The above problem can be reformulated as: 

$${max \: a*60000 + b*40000 + c*30000 + d*30000 + e*15000}$$
subject to the constraints
$$a+b+c+d+e <= 7000$$
$$4a+2b+2c+2d+e <= 8000$$
$$a+b+c <= 3800$$
$$d+e <= 3200$$
$$a <= 1800$$
$$c <= 300$$
$$b >= 500$$
$$d >= 500$$
$$e >= 400$$

Also, keep in mind
$${max \: {c}^{T}x} = {-min \: (-{c}^{T}x)}$$
and minimization is the standard form of a Linear Program

**Exercise 3** (1 points) Your task will be to solve the above problem, and maximize Compaq's profits. 
Complete the Compaq function to maximize Compaq's profits.
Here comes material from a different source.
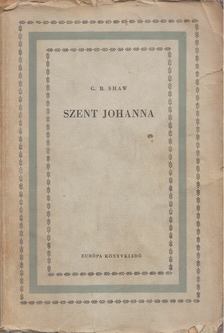 SHAW, G.B. - Szent Johanna [antikvár]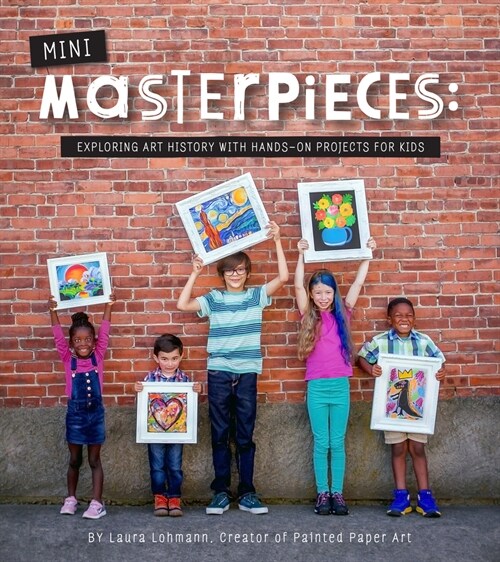 Mini-Masterpieces: Exploring Art History with Hands-On Projects for Kids (Paperback)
Use the ConvertToStandardNormalForm function to help you. 
The matrices formed will be passed into a linear program solver to output the best solution.

*Hint: Keep in mind that since this is a maximization problem, each value of matric c will have to be multiplied by -1 to bring it into standard form (please ignore the minus sign '-' outside the minimization expression, this will be accounted for in the solution).*

In [None]:
#Your Function should return A, b, c, and X matrices
def Compaq(equations, objective_function):
    ##INPUT: equation: string
    ##OUTPUT: Matrices c, b, and A
    #
    # YOUR CODE HERE
    #
    return A,b,c

In [None]:
#Test cell for the compaq problem

import numpy as np
import scipy as sp
import hashlib
import io
from scipy import optimize

#Test cases for the standard normal form

equations= []

filename = 'equations2.txt'
filename=''
if is_vocareum():
    filename = '../resource/asnlib/publicdata/equations2.txt'

with open(filename) as f:
    data = f.readlines()
    for line in data:
        equations.append(line[:-1])

A, b, c = Compaq(equations[:-1], equations[-1])
print(A,b,c)
result= sp.optimize.linprog(c, A_ub=A, b_ub=b, bounds=((0, 1800),(500, None),(0, 300),(500, None),(400, None)), options={"disp": False})

solution= result.x
objective_value= result.fun

print("Your solution:", solution)
print("Your objective value", objective_value)

sol=[]
filename = 'Solution2.txt'
filename=''
if is_vocareum():
    filename = '../resource/asnlib/publicdata/Solution2.txt'

with open(filename) as f:
    data = f.readlines()
    sol= data[0].split(',')
    
print(int(sol[-1]))

assert int(sol[-1])==int(result.fun), "Your objective value does not match ours, i.e. recheck your solution"
print("So the maximum profit is: $", -1*objective_value)
print("Passed!")

**Fin!** You've reached the end of this problem. Don't forget to restart the kernel and run the entire notebook from top-to-bottom to make sure you did everything correctly. If that is working, try submitting this problem. (Recall that you must submit and pass the autograder to get credit for your work!)